A la mañana siguiente, Gaspar la buscó.

La llevó al claro donde se habían besado por primera vez, y con voz serena, pero cargada de dolor, le explicó todo: la deuda, la presión, el matrimonio arreglado.

Abeni lo escuchó sin interrumpir. Al final solo dijo:

—Ya lo sabía. Y te entiendo.

Gaspar sintió un alivio que dolía. Se abrazaron en silencio.

Ese mismo día, Ernestina anunció que ella y su esposo viajarían a España por un largo tiempo. Isabela quedaría al cuidado de Gaspar, como su futura esposa.

En la casa, todos los esclavos se enteraron. Algunos se sorprendieron. Otros, como Abeni, ya lo presentían.

Esa tarde, Isabela buscó a Abeni.

—¿Vamos a ver aves? —preguntó con una sonrisa.

Se internaron en el bosque. Allí, lejos de todo, Isabela le mostró algunas plumas de su colección y le reafirmó su propuesta: enseñarle a leer y escribir a cambio de que Abeni le enseñara sobre los quehaceres del lugar y su idioma.

—No quiero solo hablar bien… quiero entenderlos —dijo Isabela—. Todos ustedes son personas, no esclavos.

Abeni la miró con más respeto que antes. Empezaron a caminar juntas por el bosque.

Pasaron meses.

Kunto y otros seguían planeando su fuga con cautela.

Gaspar se dedicó por completo a salvar la finca: firmaba cartas, ajustaba cuentas, negociaba recursos.

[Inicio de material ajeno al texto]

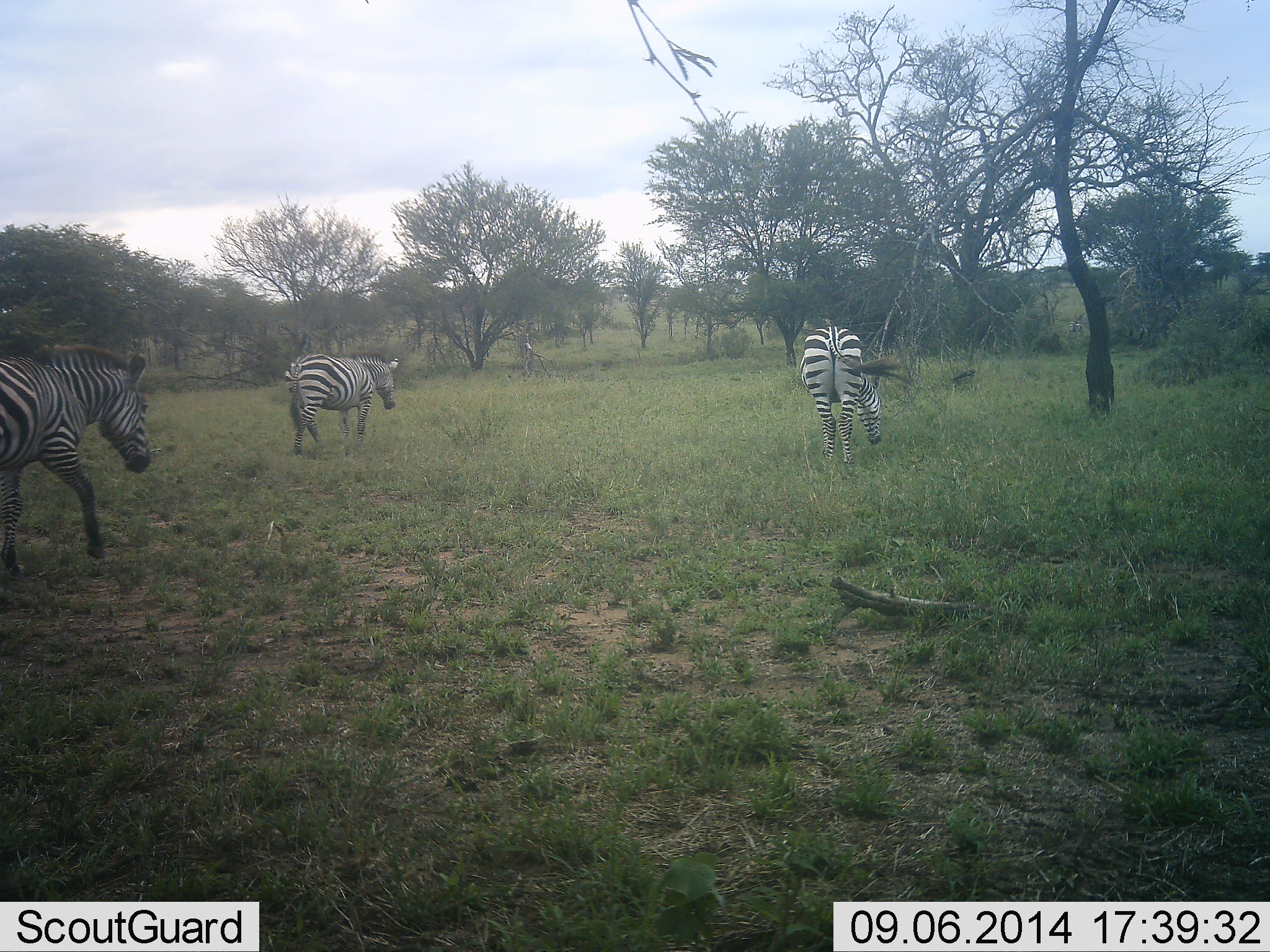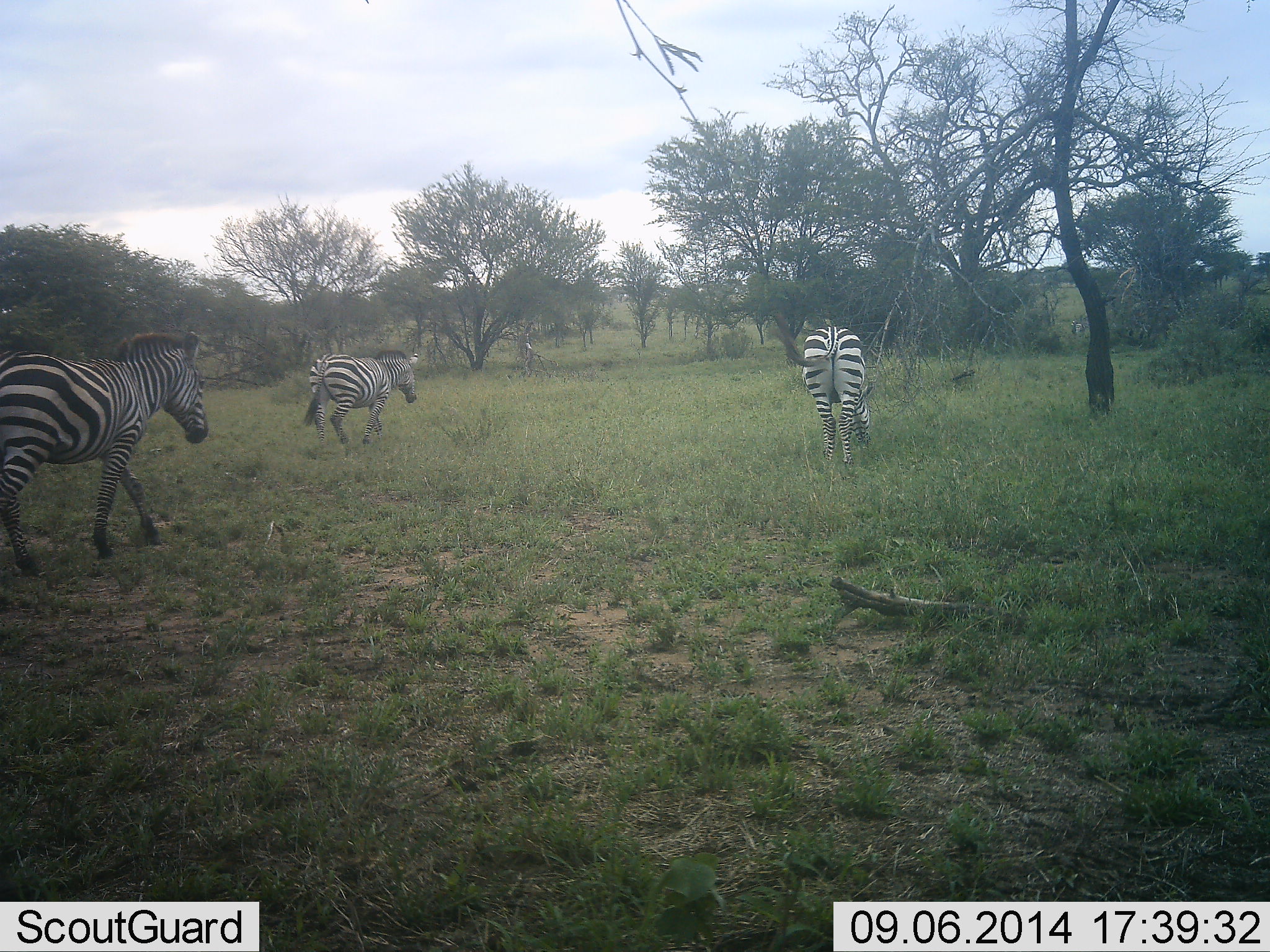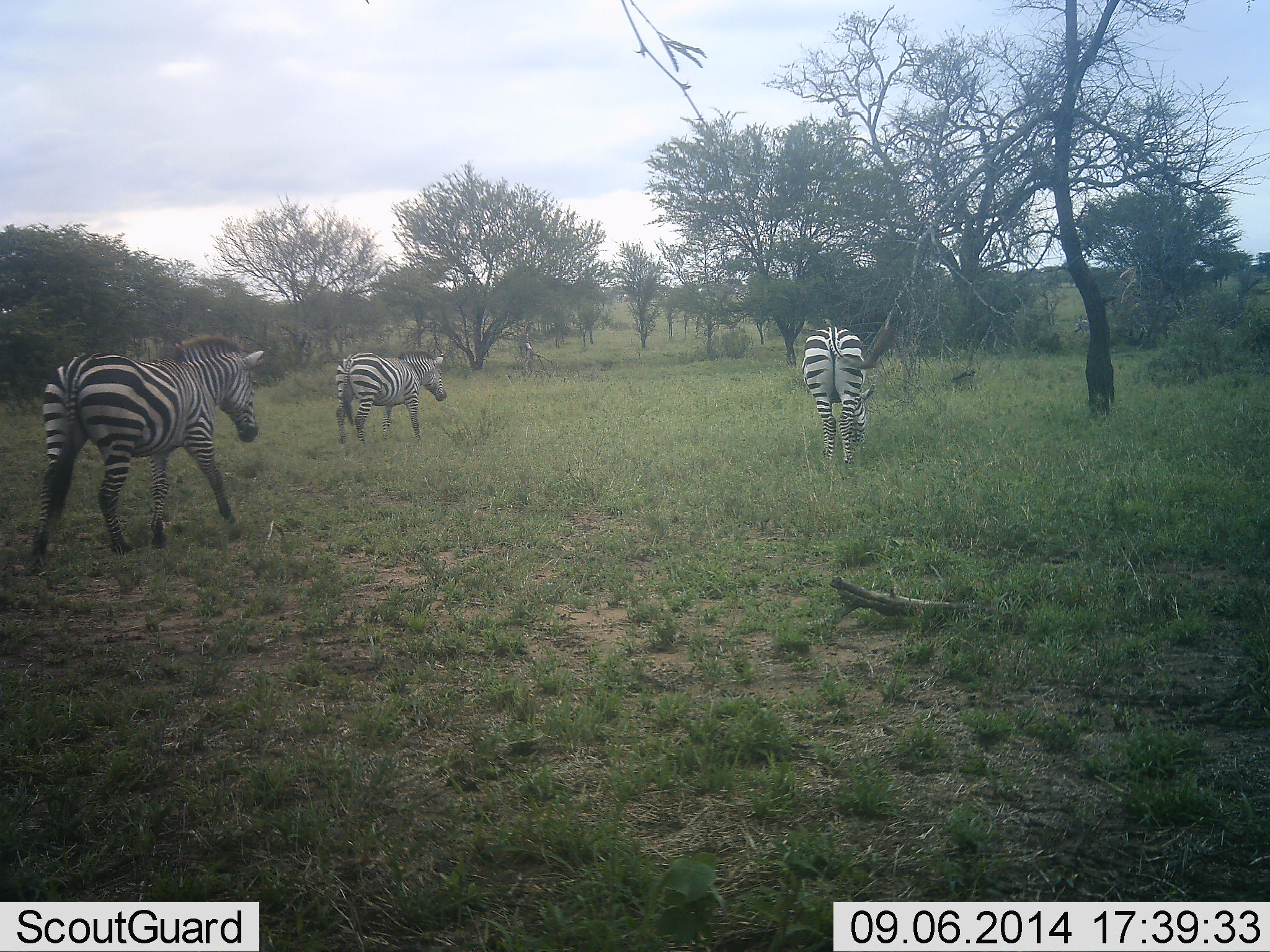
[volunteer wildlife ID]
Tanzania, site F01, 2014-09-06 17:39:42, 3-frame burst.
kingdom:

Abeni e Isabela pasaban cada vez más tiempo juntas, aprendiendo una de la otra. A veces, sin querer, discutían en silencio por la atención de Gaspar. Pero, a la vez, algo inexplicable también las unía.

Hacia fin de año, la región empezó a enfermar.

Una pandemia silenciosa y peligrosa llegó desde los puertos.

Y con ella, una noticia inesperada estaba por caer. Una que partiría los corazones de quienes aún creían que el dolor podía esperar.